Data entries
◇ ◇ ◇ ◇

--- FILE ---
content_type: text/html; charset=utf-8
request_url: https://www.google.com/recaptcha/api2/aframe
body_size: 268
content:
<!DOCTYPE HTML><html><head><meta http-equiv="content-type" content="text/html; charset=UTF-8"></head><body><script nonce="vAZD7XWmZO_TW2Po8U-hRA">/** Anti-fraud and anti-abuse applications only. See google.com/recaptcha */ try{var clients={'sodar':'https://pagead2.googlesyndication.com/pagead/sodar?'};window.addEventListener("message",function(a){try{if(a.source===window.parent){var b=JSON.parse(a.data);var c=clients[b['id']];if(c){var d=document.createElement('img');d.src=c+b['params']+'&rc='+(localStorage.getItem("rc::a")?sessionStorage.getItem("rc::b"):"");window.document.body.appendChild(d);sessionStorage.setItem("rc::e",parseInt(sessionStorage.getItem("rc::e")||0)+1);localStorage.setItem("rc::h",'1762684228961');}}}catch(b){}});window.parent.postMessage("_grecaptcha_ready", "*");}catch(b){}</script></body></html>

◇ ◇ ◇ ◇

**DIRECTIONS**
Copy out every record exactly.

**ANSWER SPACE**
--- FILE ---
content_type: text/html; charset=utf-8
request_url: https://www.google.com/recaptcha/api2/aframe
body_size: 268
content:
<!DOCTYPE HTML><html><head><meta http-equiv="content-type" content="text/html; charset=UTF-8"></head><body><script nonce="vAZD7XWmZO_TW2Po8U-hRA">/** Anti-fraud and anti-abuse applications only. See google.com/recaptcha */ try{var clients={'sodar':'https://pagead2.googlesyndication.com/pagead/sodar?'};window.addEventListener("message",function(a){try{if(a.source===window.parent){var b=JSON.parse(a.data);var c=clients[b['id']];if(c){var d=document.createElement('img');d.src=c+b['params']+'&rc='+(localStorage.getItem("rc::a")?sessionStorage.getItem("rc::b"):"");window.document.body.appendChild(d);sessionStorage.setItem("rc::e",parseInt(sessionStorage.getItem("rc::e")||0)+1);localStorage.setItem("rc::h",'1762684228961');}}}catch(b){}});window.parent.postMessage("_grecaptcha_ready", "*");}catch(b){}</script></body></html>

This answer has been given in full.